LETTER: Deepest respect
To the editor:
To our nation’s military members, military family members and all who have sacrificed on behalf of our nation’s safety: thank you.
In the past few days, we have all watched in dismay as Afghanistan fell back under the control of the Taliban. As we speak, many Americans, Afghani friends of America and others are in harm’s way. We join you in deep concern and prayers for their safety.
News stories abound about how “evil triumphed” at the termination of the protracted war in Afghanistan. They tell us we are in a worse place than we were before the war. Common misunderstanding declares that the operation failed to establish a free society in Afghanistan. Some have questioned if the costly investment of American lives was worth it.

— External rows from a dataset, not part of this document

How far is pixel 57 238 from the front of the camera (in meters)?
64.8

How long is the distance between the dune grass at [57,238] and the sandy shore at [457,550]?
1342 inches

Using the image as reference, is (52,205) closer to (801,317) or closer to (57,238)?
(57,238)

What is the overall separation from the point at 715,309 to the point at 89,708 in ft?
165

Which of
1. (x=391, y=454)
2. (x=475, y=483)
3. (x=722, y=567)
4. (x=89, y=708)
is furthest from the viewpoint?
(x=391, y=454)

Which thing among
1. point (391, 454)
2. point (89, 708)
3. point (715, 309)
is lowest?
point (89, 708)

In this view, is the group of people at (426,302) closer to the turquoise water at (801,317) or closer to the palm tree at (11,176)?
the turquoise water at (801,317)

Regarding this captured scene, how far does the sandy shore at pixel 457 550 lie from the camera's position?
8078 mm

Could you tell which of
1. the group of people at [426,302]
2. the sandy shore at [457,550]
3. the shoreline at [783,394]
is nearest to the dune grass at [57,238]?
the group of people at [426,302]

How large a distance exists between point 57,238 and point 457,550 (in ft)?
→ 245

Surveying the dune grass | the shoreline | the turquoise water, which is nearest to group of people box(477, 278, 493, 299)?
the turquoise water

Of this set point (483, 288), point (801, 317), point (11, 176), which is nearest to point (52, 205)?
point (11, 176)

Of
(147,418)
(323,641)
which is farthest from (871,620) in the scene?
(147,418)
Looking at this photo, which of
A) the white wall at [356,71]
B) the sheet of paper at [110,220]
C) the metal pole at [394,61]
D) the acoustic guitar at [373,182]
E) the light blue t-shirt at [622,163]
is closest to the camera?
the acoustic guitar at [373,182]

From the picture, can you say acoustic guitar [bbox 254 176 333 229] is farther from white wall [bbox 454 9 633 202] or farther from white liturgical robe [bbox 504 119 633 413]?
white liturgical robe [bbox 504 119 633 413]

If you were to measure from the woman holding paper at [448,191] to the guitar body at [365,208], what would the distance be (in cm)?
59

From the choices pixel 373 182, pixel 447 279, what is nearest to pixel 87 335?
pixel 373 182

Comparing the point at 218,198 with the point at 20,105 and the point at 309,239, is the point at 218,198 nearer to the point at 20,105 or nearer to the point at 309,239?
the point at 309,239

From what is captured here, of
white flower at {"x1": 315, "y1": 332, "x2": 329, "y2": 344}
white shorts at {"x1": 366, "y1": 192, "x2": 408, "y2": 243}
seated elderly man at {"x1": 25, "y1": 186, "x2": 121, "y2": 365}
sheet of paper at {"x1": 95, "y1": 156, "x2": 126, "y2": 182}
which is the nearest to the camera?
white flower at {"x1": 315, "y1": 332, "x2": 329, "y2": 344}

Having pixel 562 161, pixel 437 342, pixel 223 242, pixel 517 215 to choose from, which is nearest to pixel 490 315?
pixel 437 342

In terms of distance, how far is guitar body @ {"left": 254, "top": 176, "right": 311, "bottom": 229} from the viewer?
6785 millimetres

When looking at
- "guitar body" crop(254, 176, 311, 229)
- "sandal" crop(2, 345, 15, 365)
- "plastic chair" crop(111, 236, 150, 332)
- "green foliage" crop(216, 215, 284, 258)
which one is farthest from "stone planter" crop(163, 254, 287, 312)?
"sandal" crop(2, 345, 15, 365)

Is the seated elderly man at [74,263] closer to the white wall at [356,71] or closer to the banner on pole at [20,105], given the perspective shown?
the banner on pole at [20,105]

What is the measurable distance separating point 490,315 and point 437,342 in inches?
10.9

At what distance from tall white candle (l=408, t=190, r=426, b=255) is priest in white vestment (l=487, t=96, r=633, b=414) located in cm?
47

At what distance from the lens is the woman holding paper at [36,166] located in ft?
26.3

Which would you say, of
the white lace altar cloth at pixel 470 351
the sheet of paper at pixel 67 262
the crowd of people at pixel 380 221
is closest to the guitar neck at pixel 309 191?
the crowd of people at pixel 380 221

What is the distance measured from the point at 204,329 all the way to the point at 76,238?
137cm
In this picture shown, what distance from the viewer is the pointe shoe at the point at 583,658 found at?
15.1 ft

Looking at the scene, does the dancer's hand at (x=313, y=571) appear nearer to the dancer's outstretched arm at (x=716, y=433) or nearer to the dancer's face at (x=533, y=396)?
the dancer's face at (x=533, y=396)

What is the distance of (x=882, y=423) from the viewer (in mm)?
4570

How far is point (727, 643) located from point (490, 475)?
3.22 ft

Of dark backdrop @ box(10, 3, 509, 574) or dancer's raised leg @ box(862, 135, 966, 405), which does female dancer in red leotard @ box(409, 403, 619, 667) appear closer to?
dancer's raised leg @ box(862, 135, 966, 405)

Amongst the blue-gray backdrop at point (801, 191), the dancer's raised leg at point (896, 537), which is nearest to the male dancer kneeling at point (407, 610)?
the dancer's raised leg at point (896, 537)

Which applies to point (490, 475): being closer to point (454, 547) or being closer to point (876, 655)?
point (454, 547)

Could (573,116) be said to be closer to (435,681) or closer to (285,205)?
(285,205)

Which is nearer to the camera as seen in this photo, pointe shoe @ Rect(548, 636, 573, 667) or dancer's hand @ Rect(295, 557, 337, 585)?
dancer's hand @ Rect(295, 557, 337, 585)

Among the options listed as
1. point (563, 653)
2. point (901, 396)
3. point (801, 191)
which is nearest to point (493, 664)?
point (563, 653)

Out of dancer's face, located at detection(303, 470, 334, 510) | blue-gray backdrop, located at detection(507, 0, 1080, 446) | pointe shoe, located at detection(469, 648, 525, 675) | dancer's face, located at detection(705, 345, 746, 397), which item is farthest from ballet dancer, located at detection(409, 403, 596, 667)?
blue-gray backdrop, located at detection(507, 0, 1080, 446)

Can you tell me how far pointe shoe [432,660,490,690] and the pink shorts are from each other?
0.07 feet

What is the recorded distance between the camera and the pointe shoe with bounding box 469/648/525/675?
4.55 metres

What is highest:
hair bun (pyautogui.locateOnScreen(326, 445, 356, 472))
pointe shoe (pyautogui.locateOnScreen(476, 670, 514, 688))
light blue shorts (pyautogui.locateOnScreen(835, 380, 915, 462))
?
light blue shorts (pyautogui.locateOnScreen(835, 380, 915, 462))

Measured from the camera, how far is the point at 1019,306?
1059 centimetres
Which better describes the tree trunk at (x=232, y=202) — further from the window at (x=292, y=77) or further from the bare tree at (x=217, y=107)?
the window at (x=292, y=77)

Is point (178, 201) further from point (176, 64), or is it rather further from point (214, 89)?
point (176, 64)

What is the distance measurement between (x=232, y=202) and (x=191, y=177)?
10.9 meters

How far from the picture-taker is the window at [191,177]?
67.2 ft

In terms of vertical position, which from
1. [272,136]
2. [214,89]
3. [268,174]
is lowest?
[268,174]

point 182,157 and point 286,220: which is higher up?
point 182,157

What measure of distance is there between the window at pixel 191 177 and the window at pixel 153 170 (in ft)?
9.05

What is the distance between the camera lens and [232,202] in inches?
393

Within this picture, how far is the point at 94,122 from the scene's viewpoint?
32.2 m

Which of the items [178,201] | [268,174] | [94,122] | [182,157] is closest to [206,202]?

I disagree with these assessments.
I am 38 years old. For the past 20 years of my life, my family has enjoyed a free, safe and in many respects, idyllic life here in America. Your sacrifice gave my family 20 years of normal life with relatively few fears. We worried about you, but we didn’t have to worry about ourselves. During those years, your lives were continually disrupted and deeply scarred, but ours continued peacefully. This would not have been possible without you keeping our enemies on the run. War will never solve evil, but it certainly kept a great evil away from us. I’m confident, with God’s blessing, that you will continue to find ways to hold up your protective shield, regardless of what happens in Central Asia.
I disagree that the Taliban has won this war. Dark and hard days are indeed ahead, but history is long and the story is not over. The world may not see it, but you have planted the seeds of freedom. If terrorism is hard to root out, freedom is even harder to eradicate. The Taliban lost the chance of 20 years of control and oppression. Hundreds of thousands of Afghani boys, and more importantly girls, had the chance to learn and study in relative peace. The roots of freedom have taken hold in the cracks and crevices of this society and will ultimately prevail with a permanency that wars can never accomplish. Those who have tasted freedom never will be satisfied with oppression.
Your sacrifice gave our country 20 years of peace on our shores. This is a gift that my family will always cherish because we see evidence of what it cost you. I’m confident your sacrifice will also make a lasting difference in the centuries ahead for the Afghani people. Children living in 100 years will understand how your sacrifices bought ultimate victory in this remote corner of the world.
On behalf of the team at Marlow White and our families, please accept our deepest respect and gratitude.
Daniel Greer is the president of Marlow White.